O Supremo Tribunal Federal (STF) suspendeu uma ordem de reintegração de posse que ameaçava 84 famílias da comunidade da Serra do Lajeado, em Palmas. A decisão liminar, assinada pela ministra Cármen Lúcia e comunicada ao Poder Judiciário do Tocantins na sexta-feira última, 14, reconhece a vulnerabilidade social das famílias, condição evidenciada por elementos técnicos apresentados pela Defensoria Pública do Estado do Tocantins (DPE-TO), por meio do Núcleo da Defensoria Pública Agrária e Ambiental (DPAgra).
Conforme o DPagra, que esteve in loco na sexta-feira, o conflito agrário entre trabalhadores rurais e um grupo de produtores de soja já dura uma década, estando em disputa a posse dos lotes 19 e 19-A, da região da Serra do Lajeado.
“Um novo relatório, detalhando as constatações da visita e reforçando a condição de vulnerabilidade da comunidade será juntado aos autos em breve. Esta atuação cumpre a missão institucional da DPE-TO e as atribuições do DPagra de prestar assistência jurídica qualificada e integral em prol dos trabalhadores rurais”, destaca a coordenadora do Núcleo, defensora pública Kenia Martins Pimenta Fernandes.
Inspeção in loco
Na visita técnica, a equipe do DPagra prestou atendimento coletivo e avaliou, novamente, as condições de vulnerabilidade que haviam sido desconsideradas pelo juízo de primeiro grau. A reunião ocorreu na sede da Associação dos Produtores Rurais da Serra do Lajeado (APRSL).

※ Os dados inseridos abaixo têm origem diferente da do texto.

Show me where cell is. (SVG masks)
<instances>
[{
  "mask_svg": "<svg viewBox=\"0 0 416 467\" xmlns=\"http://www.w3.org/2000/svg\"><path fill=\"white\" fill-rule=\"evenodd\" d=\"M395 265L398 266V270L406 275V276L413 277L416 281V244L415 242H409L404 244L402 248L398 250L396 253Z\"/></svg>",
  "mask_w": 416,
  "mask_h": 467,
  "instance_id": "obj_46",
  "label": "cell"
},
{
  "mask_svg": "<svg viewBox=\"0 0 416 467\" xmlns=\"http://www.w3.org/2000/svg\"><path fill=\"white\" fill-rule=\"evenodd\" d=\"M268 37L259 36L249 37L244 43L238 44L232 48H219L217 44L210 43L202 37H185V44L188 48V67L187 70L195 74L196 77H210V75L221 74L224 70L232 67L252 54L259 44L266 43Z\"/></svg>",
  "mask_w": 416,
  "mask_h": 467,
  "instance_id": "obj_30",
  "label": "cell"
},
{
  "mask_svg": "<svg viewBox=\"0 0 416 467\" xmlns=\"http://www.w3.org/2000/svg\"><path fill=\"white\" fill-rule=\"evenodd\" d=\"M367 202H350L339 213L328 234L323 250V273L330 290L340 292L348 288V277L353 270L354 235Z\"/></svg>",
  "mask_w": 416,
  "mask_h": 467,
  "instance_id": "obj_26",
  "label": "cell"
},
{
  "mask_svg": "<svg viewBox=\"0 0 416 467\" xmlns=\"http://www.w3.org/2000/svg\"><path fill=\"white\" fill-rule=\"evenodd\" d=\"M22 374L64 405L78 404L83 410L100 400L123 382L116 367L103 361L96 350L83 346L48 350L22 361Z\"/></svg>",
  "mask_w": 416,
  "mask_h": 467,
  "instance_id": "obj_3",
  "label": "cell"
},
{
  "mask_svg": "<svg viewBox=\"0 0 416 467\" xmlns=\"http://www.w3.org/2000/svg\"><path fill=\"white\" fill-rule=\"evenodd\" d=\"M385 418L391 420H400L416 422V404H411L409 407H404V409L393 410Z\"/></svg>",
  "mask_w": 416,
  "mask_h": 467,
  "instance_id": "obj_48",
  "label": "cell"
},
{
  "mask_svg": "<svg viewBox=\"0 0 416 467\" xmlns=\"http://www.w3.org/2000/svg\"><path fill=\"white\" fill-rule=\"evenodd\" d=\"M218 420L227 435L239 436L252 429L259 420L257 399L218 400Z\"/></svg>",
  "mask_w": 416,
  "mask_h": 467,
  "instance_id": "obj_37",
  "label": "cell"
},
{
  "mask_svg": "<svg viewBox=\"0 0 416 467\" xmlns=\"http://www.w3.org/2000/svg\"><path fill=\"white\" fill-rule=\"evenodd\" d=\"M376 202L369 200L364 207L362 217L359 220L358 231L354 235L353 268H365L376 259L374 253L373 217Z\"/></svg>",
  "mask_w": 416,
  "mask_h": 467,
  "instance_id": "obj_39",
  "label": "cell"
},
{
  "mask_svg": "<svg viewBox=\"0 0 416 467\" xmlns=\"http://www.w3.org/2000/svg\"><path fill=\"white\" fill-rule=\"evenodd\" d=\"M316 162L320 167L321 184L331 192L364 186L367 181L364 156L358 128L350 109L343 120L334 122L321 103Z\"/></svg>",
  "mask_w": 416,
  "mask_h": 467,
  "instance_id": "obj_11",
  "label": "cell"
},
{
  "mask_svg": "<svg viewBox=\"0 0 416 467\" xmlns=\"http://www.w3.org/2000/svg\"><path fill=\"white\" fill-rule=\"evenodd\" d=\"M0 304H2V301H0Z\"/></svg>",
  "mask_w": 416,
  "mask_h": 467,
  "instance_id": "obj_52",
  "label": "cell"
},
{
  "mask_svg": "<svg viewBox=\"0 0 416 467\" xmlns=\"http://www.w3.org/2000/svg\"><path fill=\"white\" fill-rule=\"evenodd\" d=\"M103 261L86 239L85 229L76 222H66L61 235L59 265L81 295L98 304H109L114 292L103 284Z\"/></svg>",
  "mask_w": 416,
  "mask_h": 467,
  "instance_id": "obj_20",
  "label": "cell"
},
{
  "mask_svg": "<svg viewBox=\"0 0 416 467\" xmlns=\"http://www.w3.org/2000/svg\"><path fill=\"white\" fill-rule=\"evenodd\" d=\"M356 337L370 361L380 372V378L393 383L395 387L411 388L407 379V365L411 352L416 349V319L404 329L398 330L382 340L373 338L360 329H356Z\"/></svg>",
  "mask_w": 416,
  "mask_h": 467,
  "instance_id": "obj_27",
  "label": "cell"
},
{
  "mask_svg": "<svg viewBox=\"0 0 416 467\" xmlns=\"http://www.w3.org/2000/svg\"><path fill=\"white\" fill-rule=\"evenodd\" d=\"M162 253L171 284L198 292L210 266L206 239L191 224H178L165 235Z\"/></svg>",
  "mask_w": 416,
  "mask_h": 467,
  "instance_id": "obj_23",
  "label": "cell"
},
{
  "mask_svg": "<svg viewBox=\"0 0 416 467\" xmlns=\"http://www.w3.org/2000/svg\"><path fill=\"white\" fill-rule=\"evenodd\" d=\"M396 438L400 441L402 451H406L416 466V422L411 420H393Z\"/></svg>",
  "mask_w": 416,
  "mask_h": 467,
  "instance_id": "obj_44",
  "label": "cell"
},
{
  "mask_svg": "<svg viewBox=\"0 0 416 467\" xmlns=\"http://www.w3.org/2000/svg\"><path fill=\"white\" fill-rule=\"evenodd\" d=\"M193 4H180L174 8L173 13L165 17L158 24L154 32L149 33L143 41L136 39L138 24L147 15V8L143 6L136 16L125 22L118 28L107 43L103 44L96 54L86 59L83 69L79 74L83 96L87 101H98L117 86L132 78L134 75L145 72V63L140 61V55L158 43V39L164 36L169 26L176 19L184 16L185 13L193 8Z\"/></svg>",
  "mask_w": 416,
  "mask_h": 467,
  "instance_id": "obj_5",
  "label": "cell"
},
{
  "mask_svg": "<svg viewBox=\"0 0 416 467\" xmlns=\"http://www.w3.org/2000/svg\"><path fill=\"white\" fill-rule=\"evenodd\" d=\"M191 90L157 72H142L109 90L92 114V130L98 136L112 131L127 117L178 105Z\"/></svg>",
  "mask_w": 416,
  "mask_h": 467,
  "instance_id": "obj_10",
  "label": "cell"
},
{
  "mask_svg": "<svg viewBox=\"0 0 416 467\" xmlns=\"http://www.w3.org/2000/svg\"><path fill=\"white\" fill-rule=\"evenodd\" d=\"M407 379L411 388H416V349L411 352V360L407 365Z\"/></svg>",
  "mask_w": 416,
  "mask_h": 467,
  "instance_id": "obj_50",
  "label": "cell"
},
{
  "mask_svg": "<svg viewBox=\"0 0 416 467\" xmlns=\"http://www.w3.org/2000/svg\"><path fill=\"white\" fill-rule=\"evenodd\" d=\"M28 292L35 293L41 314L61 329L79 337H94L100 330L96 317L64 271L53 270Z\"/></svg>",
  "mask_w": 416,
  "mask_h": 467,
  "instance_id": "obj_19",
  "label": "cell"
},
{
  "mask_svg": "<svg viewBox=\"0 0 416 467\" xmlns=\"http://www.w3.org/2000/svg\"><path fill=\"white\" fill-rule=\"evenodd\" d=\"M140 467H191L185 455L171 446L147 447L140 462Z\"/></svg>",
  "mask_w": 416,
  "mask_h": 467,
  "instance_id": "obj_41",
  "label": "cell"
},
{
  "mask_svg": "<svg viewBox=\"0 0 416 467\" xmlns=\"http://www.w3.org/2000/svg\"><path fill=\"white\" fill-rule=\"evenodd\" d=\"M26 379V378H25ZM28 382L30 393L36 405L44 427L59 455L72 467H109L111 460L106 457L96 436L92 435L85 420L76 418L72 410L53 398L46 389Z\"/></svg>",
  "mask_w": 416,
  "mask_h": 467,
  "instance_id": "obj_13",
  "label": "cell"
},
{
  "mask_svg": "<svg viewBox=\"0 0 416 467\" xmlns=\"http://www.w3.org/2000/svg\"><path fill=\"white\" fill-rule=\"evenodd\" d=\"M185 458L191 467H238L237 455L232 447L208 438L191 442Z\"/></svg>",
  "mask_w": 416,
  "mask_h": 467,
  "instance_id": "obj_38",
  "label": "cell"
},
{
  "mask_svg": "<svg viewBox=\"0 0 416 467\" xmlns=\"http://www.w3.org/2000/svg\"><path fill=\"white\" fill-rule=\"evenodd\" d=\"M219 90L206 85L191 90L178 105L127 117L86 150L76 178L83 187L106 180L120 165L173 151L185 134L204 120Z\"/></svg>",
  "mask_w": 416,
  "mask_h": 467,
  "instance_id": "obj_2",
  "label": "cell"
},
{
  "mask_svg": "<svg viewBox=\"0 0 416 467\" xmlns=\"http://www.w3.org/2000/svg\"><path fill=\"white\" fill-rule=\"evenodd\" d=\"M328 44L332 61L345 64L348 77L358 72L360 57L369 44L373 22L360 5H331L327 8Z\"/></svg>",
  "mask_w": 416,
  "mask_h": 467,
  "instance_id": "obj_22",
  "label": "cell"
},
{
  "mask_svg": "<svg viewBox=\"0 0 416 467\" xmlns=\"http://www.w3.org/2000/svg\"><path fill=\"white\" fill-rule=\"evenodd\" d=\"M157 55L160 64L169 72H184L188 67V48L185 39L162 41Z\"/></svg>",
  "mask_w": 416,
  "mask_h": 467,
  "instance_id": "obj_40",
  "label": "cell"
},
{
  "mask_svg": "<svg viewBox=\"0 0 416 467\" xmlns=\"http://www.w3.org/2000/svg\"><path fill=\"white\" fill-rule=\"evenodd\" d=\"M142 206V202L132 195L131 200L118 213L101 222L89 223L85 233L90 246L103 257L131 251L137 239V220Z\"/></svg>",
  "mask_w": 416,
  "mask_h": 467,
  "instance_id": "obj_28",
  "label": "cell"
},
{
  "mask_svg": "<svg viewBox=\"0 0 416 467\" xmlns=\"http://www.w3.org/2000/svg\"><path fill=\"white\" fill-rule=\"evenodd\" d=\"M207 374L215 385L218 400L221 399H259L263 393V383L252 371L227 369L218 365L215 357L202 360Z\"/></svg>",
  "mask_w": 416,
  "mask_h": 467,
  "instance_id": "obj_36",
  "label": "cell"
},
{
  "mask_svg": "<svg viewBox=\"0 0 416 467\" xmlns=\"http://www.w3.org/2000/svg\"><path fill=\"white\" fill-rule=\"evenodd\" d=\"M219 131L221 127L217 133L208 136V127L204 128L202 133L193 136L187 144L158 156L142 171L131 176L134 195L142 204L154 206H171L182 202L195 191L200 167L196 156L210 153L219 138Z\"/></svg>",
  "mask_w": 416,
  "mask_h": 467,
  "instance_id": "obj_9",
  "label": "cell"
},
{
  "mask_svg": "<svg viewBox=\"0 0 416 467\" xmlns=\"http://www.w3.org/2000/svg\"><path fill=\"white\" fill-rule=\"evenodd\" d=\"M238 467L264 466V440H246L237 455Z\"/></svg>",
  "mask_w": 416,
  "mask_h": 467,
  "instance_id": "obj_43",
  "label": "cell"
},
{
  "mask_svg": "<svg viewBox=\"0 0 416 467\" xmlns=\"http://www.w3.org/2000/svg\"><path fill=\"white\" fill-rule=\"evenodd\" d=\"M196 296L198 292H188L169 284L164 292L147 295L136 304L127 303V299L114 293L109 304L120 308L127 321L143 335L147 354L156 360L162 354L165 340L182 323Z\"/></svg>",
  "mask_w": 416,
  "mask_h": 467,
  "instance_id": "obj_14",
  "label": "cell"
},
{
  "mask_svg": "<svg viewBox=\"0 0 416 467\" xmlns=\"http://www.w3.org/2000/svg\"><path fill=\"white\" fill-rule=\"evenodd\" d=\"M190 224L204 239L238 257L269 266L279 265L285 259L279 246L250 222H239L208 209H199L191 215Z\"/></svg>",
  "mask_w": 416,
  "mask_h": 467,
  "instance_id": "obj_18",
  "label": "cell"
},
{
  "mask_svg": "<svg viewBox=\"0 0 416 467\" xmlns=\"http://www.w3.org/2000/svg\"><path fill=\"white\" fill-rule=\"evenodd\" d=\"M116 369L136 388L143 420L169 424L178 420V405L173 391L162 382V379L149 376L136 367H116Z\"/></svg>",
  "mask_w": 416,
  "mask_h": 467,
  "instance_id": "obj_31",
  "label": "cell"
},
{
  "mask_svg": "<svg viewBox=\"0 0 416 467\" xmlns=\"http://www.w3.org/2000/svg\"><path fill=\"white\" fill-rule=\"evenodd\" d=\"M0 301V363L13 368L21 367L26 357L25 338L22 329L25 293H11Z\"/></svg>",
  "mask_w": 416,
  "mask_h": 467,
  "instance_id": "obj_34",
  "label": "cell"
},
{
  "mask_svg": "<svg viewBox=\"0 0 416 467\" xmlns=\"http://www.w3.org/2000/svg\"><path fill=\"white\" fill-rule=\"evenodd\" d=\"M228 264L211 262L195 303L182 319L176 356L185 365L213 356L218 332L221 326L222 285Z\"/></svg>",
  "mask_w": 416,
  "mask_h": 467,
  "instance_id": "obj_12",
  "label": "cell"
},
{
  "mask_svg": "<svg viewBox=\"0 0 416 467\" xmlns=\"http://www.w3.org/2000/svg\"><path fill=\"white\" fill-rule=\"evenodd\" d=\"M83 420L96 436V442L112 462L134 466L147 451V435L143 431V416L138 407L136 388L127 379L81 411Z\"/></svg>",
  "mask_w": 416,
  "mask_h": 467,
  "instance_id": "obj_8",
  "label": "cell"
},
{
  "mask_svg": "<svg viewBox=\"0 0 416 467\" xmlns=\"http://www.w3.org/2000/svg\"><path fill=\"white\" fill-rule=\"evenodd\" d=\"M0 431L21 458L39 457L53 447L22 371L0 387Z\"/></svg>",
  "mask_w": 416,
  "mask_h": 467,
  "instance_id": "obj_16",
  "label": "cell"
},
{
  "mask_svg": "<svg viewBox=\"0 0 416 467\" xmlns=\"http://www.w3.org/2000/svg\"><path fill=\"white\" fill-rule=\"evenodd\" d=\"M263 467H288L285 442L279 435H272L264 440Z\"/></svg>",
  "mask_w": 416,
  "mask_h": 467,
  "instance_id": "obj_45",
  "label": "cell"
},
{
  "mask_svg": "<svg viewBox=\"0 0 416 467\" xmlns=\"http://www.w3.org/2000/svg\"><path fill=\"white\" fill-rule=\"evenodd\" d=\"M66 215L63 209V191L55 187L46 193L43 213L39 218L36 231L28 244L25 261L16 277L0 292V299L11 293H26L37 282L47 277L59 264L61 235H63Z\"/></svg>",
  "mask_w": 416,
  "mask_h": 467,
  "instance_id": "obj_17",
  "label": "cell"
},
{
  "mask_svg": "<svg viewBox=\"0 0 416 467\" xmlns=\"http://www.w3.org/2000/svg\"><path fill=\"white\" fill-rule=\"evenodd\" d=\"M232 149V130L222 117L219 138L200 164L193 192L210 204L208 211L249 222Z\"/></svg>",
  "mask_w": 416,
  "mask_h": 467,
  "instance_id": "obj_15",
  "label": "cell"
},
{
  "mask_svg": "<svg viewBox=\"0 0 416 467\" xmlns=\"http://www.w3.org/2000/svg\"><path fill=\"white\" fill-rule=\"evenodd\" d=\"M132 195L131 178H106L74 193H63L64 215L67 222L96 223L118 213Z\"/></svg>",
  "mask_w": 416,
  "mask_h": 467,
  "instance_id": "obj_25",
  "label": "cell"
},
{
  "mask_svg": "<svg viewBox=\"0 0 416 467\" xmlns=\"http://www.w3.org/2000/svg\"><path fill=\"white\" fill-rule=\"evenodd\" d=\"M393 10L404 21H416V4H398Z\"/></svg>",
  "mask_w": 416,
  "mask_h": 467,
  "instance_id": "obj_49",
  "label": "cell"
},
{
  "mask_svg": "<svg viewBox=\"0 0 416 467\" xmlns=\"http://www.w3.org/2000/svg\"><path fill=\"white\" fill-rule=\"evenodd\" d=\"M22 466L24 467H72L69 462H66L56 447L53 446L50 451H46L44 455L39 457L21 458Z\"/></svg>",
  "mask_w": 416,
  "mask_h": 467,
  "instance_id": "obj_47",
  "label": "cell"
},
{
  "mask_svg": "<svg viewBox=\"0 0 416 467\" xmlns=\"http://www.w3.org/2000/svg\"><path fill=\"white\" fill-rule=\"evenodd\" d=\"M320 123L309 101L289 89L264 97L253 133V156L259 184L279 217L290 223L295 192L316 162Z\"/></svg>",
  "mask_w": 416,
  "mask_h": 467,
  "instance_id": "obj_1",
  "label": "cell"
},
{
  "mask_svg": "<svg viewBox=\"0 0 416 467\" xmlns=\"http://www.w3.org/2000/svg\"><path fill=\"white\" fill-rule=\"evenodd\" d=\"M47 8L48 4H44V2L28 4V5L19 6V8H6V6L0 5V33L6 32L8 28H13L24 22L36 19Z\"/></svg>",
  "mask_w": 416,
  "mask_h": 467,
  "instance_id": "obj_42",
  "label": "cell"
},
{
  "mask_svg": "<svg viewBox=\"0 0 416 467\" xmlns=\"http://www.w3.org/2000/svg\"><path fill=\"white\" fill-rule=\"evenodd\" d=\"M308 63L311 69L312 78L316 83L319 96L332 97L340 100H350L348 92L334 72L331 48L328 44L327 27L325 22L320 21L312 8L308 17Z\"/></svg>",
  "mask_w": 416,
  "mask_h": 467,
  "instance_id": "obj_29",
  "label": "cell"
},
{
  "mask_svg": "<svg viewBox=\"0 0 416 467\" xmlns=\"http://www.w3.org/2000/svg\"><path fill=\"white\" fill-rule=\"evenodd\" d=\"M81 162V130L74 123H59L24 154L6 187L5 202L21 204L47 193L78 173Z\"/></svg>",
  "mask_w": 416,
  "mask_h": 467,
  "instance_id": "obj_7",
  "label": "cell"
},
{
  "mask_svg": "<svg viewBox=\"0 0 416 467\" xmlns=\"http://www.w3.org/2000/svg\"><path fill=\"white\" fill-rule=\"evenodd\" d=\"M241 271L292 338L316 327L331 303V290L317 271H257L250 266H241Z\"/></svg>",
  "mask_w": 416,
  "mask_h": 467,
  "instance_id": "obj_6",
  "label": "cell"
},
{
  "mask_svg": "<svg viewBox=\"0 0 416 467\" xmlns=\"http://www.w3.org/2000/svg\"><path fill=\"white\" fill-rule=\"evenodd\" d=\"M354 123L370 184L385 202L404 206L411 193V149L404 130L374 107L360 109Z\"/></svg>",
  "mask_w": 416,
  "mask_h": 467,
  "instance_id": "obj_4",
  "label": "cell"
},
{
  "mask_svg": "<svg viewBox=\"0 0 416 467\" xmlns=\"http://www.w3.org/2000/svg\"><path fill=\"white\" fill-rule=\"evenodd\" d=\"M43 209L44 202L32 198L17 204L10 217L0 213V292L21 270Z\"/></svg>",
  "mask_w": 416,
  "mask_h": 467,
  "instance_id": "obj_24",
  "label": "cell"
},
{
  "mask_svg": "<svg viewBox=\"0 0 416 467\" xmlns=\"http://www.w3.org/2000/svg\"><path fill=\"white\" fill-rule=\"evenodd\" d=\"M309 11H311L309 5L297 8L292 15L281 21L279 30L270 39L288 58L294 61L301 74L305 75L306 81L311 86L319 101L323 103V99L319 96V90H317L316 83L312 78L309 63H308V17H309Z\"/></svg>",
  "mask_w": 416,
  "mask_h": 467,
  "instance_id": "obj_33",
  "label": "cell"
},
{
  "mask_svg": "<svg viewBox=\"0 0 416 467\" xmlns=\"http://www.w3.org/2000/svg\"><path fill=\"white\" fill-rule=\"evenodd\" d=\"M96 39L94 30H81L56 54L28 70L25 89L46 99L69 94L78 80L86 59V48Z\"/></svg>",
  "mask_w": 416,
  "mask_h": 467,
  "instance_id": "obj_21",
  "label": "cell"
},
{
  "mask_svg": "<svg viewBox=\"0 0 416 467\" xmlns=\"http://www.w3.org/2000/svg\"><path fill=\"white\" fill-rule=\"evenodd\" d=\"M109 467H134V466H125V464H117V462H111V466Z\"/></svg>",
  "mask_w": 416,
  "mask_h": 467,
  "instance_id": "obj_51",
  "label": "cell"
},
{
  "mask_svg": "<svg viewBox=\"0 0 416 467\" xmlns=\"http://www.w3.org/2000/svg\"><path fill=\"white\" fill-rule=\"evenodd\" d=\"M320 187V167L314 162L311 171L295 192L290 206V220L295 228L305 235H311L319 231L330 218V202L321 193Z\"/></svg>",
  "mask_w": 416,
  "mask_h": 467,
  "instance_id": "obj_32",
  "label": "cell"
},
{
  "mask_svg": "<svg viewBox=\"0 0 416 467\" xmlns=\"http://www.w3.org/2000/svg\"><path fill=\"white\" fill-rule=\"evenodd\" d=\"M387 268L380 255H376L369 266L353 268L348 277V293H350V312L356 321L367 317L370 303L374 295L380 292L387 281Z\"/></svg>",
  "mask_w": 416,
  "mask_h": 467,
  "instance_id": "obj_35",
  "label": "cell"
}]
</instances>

Durante o encontro, a Defensora Pública e a defesa particular da Associação orientaram as famílias sobre os caminhos processuais e reforçaram a importância da atuação conjunta para reverter o despejo. Após a reunião, a equipe visitou algumas residências da área e constatou moradias precárias, ausência de fornecimento de energia elétrica e de saneamento básico, elementos que agravam a situação de risco social.
O presidente da APRSL, Jesuilson Alves Farias, destacou a assistência da Defensoria Pública ao longo do conflito. “É importante pra nós, porque a gente passou por um momento muito difícil. E através da Defensoria é que nós estamos aqui hoje. Se não fosse a Defensoria, já teria 40 dias que nós iríamos ter saído fora”.
Levantamento do Dpagra aponta que a comunidade abriga idosos, crianças e pessoas com deficiência. As famílias sobrevivem da agricultura de subsistência, cultivando feijão, mandioca e hortaliças, além da criação de aves e suínos, garantindo a própria segurança alimentar.
Entenda o caso
A ação de reintegração de posse (5ª Etapa) foi movida contra a Associação dos Produtores Rurais da Serra do Lajeado e outros requeridos, com pedido de retomada dos lotes 19 e 19-A. Após participar de reunião organizada pela Polícia Militar, em setembro último, para planejar o cumprimento da ordem de despejo, o DPagra peticionou nos autos alertando sobre a presença de famílias em situação de sociovulnerabilidade e solicitando a suspensão da medida.
A DPE-TO também pediu a citação por edital de terceiros interessados, moradores não mencionados na ação, e o encaminhamento do caso à Comissão de Soluções Fundiárias (CSF) do Conselho Nacional de Justiça (CNJ), conforme previsto na Arguição de Descumprimento de Preceito Fundamental (ADPF) 828 e na Resolução 510/2023 do CNJ.
Na decisão, a Justiça acatou o pedido para citação por edital e concedeu prazo de 60 dias para desocupação voluntária.
Após essa manifestação, a Associação ajuizou a Reclamação (RCL) 87.379 no STF. Na decisão, a ministra Cármen Lúcia reconheceu que a vulnerabilidade social estava demonstrada e corroborada pela atuação da Defensoria Pública, destacando o papel da instituição como custos vulnerabilis [guardiã dos vulneráveis].
“Na liminar, a Ministra suspendeu o cumprimento da ordem de reintegração e requisitou, com urgência, informações ao juízo de Palmas sobre a razão pela qual o conflito não foi reconhecido como coletivo e marcado por vulnerabilidade social. Com a decisão, as 84 famílias da Serra do Lajeado permanecem amparadas, enquanto o STF analisa o mérito do caso”, explica Kenia Martins.